On Wed, 2018-04-04 at 10:04 +0100, Mark Rutland wrote:
> On Fri, Mar 30, 2018 at 04:08:12PM +0800, Ji.Zhang wrote:
> > On Wed, 2018-03-28 at 11:12 +0100, Mark Rutland wrote:
> > > On Wed, Mar 28, 2018 at 05:33:32PM +0800, Ji.Zhang wrote:
> > > 
> > > I'm very much not keen on this.
> > > 
> > > I think that if we're going to do this, the only sane way to do it is to
> > > have unwind_frame() verify the current fp against the previous one, and
> > > verify that we have some strict nesting of stacks. Generally, that means
> > > we can go:
> > > 
> > >   overflow -> irq -> task
> > > 
> > > ... though I'm not sure what to do about the SDEI stack vs the overflow
> > > stack.

» **EXERCISE DESCRIPTION**
In the stack-unwinding email thread, what nesting order of stacks does Mark Rutland say unwinding can generally follow?

» **GIVEN DATA**
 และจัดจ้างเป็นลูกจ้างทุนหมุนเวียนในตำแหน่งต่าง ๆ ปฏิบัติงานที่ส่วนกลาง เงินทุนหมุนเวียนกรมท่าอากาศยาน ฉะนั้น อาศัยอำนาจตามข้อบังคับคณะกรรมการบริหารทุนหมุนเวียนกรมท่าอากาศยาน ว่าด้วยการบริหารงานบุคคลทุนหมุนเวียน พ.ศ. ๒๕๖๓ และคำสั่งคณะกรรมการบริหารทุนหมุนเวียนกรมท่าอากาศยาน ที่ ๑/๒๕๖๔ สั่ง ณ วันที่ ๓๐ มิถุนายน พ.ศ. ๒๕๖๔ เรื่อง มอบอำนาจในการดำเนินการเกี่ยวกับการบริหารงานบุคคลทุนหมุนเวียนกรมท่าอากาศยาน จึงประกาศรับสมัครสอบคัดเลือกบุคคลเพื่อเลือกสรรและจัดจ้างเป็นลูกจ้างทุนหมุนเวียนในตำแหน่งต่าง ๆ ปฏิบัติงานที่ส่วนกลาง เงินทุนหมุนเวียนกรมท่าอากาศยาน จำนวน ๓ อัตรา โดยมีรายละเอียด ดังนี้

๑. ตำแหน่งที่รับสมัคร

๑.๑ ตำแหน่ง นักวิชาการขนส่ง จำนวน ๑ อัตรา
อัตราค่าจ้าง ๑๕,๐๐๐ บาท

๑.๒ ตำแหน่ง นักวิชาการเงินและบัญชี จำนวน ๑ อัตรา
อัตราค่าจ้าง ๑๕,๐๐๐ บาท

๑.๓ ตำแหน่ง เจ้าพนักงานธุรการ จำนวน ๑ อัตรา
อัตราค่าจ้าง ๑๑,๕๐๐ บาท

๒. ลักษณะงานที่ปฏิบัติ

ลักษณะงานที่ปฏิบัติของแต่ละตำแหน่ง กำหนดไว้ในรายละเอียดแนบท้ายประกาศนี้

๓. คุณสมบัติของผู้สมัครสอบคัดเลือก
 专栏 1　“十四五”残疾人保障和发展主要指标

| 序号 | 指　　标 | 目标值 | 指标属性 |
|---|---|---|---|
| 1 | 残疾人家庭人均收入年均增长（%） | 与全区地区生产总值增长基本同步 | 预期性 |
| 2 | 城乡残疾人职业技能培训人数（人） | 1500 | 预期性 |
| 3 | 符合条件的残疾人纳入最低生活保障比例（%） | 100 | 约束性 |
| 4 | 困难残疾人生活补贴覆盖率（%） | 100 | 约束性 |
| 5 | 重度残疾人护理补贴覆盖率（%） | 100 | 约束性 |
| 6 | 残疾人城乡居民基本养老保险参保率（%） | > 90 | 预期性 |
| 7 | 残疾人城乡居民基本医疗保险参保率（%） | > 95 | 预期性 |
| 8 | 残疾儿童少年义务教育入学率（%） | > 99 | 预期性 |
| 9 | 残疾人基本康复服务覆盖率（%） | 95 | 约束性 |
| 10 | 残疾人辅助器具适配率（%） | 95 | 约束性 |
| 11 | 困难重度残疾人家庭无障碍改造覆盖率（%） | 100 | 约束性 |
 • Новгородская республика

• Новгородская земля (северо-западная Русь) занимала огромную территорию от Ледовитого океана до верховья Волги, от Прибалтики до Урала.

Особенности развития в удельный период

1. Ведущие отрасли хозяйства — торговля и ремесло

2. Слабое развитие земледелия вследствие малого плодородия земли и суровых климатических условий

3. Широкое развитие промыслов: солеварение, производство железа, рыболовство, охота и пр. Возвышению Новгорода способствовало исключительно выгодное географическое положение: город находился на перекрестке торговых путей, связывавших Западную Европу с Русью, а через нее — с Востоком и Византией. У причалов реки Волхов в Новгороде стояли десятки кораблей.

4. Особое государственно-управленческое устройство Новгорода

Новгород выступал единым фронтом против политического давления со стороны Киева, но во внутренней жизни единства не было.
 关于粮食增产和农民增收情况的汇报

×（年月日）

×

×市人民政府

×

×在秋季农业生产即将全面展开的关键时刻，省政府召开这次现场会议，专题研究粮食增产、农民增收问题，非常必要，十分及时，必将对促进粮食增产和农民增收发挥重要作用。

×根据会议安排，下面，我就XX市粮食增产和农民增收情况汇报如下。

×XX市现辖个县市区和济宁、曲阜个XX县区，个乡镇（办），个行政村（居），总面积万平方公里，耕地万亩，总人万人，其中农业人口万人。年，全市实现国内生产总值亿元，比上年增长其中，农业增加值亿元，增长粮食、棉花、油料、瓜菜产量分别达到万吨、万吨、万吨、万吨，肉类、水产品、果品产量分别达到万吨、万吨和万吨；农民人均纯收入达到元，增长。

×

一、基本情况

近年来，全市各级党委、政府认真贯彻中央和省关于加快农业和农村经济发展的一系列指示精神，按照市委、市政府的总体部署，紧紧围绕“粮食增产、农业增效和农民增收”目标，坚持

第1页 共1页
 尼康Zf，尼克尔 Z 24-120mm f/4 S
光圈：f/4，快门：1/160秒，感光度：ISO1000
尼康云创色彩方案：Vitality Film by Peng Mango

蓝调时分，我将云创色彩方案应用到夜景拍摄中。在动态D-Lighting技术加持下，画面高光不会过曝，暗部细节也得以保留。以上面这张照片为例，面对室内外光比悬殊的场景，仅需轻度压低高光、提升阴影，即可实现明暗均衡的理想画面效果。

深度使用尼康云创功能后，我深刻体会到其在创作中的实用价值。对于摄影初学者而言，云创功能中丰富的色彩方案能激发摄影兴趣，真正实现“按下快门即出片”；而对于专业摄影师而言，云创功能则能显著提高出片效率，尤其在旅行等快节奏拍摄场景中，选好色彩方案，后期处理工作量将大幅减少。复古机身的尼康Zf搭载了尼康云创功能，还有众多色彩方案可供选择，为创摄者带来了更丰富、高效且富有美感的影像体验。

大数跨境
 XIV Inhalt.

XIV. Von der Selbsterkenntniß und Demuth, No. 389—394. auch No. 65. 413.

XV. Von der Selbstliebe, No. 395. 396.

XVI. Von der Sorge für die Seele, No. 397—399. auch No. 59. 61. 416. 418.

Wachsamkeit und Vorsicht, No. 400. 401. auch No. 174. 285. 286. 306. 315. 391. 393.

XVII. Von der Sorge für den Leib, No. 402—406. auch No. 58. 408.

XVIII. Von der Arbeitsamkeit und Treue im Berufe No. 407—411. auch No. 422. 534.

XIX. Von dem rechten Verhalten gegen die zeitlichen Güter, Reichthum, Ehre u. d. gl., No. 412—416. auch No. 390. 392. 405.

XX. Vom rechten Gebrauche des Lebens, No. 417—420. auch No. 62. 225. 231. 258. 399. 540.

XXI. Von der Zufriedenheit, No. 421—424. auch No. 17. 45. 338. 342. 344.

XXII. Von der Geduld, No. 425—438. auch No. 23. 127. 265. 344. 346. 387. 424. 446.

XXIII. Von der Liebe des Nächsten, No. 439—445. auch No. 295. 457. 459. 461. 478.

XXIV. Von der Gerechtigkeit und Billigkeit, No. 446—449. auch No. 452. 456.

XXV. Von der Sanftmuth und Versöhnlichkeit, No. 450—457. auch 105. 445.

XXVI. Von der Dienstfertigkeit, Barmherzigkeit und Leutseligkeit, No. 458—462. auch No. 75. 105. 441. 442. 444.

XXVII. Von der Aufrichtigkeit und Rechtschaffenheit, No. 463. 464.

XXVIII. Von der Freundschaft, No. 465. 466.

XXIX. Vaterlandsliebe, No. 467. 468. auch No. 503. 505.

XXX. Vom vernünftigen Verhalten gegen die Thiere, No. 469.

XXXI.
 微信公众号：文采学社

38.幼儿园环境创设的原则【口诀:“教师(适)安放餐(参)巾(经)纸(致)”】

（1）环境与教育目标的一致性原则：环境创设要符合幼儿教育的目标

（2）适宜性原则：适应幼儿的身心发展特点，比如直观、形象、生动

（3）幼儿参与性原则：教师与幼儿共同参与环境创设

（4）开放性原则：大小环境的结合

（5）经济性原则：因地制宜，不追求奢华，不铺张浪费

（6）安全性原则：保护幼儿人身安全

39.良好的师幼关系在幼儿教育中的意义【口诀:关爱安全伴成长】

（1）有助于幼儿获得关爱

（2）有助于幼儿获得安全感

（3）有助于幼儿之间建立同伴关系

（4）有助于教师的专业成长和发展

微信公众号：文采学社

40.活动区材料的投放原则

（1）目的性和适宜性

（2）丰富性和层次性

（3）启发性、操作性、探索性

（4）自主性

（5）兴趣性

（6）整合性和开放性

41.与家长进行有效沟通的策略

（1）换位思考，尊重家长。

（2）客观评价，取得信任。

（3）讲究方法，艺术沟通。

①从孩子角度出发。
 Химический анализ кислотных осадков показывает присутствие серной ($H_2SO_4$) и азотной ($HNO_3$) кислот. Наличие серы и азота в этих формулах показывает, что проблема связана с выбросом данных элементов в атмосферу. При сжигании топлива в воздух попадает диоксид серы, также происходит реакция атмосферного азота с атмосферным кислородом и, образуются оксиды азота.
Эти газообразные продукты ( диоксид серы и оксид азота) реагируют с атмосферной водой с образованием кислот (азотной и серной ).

» **RESULT**
overflow -> irq -> task